Your Name is Lisna or Lina

Yogyakarta – “Halloo…” suara lembut terdengar di hp Fren-ku, waktu itu pukul 00.00 WIB aku lupa harinya, itulah suara Lisna atau Lina ketika menelponku disuatu tengah malam diakhir bulan puasa, kemudian dilanjutkan dengan ucapan salam dan terus menanyakan kabar “Apa kabar Sofie, bagaimana keadaanmu?…..”. Tadi siang jam 14.00 aku janjian untuk main ke rumah Lisna di Srandaan Bantul, sekitar 10+15+5 = + 30 Km dari Kota Yogyakarta kearah Selatan, dari Jombor butuh sekitar 1 jam perjalanan untuk sampai Srandaan dengan menggunakan sepada motor.

Sampai di jembatan Kali Progo yang ada di Srandaan aku coba untuk SMS Lisna karena aku tidak tahu persis rumah Lisna berada. Sekitar 15 menit aku menunggu masuk SMS yang isinya bahwa Lisna akan segera menemuiku, dan selang beberapa menit memang Lisna datang dengan sepeda motor Honda Supra Fit.

Akhirnya sampai juga di rumah Lisna yang berada di pinggir pantai Srandaan yang cukup tenang, suara ombak, pohon kelapa dan angin, cukup kuat bagiku untuk menebak kalau rumah Lisna ada di pinggir pantai dan setelah aku cross check ternayata benar dan lampu-lampu pinggir pantai kelihatan dari jalan menuju rumah Lisna.

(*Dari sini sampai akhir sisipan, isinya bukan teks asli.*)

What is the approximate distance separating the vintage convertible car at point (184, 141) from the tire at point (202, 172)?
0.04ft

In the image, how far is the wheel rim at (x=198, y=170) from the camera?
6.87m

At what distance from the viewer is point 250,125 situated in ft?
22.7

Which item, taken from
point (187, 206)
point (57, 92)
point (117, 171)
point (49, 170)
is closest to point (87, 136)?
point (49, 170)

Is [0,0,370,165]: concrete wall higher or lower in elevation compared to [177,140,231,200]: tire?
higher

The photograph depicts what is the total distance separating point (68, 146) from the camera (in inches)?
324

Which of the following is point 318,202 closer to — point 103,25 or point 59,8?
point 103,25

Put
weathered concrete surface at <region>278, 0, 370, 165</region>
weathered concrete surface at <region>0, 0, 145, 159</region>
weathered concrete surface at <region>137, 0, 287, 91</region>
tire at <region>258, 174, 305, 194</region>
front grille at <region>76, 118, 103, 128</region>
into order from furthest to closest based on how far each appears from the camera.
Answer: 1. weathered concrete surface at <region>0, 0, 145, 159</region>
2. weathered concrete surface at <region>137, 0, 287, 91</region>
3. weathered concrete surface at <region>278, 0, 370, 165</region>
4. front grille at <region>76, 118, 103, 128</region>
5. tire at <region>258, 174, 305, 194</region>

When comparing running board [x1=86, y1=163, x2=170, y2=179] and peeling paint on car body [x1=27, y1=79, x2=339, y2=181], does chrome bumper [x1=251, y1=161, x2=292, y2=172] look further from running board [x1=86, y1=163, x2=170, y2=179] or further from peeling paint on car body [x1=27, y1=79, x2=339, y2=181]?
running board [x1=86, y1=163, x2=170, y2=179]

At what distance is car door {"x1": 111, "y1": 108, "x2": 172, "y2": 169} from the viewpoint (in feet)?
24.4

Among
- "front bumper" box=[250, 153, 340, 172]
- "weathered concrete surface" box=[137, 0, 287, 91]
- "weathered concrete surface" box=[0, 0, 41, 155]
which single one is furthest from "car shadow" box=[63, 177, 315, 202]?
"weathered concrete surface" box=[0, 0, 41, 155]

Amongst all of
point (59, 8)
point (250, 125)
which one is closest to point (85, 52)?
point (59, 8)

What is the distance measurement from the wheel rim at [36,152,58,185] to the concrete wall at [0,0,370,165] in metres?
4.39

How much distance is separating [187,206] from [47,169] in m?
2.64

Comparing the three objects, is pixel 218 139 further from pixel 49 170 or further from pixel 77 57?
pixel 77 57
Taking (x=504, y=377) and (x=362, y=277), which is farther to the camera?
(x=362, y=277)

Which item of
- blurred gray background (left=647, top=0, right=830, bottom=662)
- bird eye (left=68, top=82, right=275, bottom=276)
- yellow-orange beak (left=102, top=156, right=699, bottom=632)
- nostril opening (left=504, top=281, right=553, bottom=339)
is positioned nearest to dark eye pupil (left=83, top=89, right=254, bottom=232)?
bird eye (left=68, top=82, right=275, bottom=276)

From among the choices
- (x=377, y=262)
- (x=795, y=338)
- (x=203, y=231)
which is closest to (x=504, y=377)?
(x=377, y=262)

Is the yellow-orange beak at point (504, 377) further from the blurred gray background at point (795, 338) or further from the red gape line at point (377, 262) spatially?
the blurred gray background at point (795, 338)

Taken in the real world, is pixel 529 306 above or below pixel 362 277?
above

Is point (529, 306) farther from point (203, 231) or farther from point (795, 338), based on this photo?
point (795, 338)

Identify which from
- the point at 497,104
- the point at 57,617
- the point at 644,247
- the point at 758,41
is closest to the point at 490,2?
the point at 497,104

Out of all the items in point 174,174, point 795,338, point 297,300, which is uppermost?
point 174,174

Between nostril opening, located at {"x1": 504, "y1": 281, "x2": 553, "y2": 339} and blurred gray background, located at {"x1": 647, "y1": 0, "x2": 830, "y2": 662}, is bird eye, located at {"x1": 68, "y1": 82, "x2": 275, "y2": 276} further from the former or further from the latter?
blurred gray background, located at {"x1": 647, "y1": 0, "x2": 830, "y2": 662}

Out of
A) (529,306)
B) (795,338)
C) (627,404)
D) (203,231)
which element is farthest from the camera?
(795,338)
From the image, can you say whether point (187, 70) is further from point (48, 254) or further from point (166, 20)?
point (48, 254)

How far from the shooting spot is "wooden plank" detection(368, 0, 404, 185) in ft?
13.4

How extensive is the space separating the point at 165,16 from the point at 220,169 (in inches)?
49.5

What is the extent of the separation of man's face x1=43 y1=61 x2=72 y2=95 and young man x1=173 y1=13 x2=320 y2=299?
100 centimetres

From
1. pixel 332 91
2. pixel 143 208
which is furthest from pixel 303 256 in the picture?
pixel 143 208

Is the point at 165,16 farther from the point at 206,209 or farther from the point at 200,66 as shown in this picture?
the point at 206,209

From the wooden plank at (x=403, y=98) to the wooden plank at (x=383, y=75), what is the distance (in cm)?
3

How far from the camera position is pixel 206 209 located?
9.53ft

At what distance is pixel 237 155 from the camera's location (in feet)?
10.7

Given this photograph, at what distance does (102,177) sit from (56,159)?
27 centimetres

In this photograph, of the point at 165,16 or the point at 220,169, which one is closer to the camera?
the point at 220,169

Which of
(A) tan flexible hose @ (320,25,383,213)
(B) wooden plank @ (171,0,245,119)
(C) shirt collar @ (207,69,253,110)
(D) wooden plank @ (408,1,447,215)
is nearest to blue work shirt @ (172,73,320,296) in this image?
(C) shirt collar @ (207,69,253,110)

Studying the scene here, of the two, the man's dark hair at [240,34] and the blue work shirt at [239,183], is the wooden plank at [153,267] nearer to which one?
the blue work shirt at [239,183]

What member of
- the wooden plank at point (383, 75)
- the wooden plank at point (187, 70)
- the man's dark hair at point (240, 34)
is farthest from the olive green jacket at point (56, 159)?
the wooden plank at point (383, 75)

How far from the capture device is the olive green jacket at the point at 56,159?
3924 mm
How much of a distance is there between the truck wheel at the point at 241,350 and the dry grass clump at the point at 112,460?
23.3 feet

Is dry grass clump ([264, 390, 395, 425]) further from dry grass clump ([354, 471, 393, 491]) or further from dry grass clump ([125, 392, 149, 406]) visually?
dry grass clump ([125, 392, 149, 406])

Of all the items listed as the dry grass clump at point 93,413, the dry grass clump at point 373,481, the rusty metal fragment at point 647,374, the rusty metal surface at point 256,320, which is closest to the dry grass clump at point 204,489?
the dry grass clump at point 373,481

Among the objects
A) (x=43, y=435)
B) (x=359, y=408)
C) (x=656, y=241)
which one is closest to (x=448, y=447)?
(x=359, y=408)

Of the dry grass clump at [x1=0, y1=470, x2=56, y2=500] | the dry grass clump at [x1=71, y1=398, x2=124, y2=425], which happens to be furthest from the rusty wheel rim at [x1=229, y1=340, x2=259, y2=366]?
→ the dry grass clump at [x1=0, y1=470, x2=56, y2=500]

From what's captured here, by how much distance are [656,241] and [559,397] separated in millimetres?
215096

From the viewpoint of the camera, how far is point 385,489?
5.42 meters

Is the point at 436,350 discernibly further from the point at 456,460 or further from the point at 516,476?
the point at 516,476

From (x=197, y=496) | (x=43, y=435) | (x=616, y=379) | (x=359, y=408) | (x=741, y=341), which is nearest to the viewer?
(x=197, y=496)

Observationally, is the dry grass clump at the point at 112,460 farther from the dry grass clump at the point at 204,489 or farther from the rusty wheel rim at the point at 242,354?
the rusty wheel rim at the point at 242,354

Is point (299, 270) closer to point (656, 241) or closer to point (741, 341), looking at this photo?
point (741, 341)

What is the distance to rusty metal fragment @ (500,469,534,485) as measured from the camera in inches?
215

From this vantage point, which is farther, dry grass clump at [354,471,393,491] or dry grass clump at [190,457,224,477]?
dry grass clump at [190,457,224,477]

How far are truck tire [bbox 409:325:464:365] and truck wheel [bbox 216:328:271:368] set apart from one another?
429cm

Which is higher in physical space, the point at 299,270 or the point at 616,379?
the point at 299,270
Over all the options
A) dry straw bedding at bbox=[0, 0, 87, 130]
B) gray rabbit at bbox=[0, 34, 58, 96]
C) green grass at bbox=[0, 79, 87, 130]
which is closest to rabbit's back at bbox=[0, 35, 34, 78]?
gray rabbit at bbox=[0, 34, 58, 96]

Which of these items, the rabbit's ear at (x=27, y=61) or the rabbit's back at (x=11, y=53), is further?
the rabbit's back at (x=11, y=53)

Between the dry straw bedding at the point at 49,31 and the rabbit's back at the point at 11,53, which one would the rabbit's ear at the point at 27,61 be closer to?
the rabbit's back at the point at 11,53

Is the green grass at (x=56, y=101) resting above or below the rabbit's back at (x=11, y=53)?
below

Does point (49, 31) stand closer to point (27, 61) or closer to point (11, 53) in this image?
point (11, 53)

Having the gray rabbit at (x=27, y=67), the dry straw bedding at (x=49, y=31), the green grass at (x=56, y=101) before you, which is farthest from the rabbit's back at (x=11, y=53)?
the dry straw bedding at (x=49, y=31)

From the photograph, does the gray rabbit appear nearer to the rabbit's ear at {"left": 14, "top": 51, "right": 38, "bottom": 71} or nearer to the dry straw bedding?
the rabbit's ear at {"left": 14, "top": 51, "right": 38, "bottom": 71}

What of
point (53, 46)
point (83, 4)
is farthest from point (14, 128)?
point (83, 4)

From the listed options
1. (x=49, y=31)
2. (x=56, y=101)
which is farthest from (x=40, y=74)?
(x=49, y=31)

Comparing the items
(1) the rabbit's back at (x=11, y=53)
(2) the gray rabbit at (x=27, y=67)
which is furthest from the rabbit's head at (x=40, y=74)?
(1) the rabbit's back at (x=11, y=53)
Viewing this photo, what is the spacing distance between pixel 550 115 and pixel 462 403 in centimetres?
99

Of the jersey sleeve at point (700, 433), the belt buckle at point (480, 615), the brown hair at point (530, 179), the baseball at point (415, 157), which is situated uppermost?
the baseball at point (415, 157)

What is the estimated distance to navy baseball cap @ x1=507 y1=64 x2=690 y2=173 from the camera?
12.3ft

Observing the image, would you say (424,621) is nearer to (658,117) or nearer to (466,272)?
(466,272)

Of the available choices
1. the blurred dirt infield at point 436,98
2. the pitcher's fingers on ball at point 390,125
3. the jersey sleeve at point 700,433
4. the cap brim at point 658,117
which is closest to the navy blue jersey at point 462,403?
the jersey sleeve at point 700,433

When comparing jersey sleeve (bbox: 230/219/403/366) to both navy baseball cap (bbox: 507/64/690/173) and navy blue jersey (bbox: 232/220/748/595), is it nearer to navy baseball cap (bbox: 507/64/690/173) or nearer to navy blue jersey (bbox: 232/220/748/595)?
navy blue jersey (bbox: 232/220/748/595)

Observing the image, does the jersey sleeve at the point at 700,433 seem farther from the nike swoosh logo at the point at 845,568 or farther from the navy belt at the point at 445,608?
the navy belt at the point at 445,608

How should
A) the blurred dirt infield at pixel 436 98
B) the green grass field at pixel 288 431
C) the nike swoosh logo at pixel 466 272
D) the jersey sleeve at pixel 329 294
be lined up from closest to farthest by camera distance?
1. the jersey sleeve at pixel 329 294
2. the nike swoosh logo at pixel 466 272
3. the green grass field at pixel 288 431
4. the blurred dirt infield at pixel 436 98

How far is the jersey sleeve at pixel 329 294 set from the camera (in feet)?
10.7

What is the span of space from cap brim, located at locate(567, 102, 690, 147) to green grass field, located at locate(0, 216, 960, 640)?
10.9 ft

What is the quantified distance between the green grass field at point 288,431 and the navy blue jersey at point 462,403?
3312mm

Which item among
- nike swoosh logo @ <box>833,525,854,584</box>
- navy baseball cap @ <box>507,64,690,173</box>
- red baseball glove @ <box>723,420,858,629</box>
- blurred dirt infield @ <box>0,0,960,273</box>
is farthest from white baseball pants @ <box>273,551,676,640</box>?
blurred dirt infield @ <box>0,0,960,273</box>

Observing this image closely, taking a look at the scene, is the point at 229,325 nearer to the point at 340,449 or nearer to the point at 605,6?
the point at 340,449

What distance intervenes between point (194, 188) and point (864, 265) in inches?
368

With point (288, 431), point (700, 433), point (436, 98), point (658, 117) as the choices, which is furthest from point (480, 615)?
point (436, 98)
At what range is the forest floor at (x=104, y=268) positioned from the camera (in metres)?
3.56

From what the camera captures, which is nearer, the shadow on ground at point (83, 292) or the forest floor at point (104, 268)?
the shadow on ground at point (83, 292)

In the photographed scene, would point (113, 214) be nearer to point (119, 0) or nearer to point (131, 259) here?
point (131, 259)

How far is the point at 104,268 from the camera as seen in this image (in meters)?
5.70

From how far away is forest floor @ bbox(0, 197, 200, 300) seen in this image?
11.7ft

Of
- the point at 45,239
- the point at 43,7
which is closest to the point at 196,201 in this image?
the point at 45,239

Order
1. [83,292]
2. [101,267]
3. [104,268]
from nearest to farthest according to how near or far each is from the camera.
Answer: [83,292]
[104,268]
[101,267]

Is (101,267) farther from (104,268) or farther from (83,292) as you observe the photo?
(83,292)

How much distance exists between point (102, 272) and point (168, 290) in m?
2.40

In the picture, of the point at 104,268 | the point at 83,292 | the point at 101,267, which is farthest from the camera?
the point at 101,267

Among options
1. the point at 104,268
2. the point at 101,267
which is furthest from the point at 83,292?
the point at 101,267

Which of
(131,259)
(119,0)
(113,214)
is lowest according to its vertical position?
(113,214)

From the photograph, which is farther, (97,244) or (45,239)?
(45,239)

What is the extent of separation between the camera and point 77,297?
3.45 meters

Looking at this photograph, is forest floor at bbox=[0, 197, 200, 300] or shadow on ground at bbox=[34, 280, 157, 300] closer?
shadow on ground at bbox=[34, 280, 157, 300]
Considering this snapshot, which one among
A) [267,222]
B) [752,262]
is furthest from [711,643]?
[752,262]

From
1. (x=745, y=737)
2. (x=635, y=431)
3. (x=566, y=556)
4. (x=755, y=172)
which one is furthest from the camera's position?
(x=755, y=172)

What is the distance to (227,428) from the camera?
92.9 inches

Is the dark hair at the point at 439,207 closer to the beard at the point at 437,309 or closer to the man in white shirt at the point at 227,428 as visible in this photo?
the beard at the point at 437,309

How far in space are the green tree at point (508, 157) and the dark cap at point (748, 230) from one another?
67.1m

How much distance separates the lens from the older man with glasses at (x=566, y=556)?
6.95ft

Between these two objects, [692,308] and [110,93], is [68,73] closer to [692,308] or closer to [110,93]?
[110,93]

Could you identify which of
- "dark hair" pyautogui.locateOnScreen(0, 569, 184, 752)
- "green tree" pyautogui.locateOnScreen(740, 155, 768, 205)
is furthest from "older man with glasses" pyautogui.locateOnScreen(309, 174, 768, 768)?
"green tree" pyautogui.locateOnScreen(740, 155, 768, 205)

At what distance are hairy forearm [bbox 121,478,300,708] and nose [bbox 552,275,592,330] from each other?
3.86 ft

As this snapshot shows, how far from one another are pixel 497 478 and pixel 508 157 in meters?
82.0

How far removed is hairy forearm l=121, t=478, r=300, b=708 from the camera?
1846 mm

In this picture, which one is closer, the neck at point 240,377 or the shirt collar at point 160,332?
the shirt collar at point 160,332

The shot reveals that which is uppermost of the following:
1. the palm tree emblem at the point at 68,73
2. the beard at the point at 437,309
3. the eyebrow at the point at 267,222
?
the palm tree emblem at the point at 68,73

Setelah dipersilahkan duduk di emperan dengan suguhan kue lebaran dan minuman, aku dan Lisna mulai cerita banyak tentang masalah masing-masing. Lisna banyak cerita tentang HRD (cowok yang selama ini membuat Lisna pusing), sementara aku banyak juga cerita tentang masalahku (yang membuat aku menjadi 1/2 gila).

Siapakan Lisna?

Lisna adalah teman yang aku kenal sekitar 1.5 tahun lalu via YM, saat itu aku masih aktif di CERDAS (Centre for Research and Data Analys) yang aku dirikan bersama Nawari, sempat terjadi komunikasi via YM karena Lisna mengalami kesulitan dalam melakukan analisis skripsinya, waktu itu CERDAS tidak bisa membantu banyak karena kesibukanku dan Nawari, entah bagaimana ceritanya tiba-tiba Lisna sudah lulus dan bekerja di salah satu perusahaan asing di Kerawang, pada saat yang bersamaan aku juga keterima di Perum Perhutani Unit II Jawa Timur.

Biasanya aku dan Lisna jarang sekali telpon, tapi setelah aku mendapat masalah yang cukup serius aku banyak minta pertimbangan Lisna, walau aku tahu waktu itu Lisna juga mengalami masalah yang relatif sama dengan aku. Curhatku sama Lisna hampir aku lakukan disetiap malam pada akhir bulan puasa, karena dengan curhat tersebut aku merasa beban yang aku tanggung menjadi berkurang, walau aku sadar berkurangnya tersebut bersifat temporary (sesaat).

Hanya sedikit komentarku tentang Lisna/Lina : have eagle eyes, nervous, dan ….. masih banyak lagi. Cepat selesai masalahnya ya Lis, moga Januari 2008 menjadi kenyataan dalam hidupmu.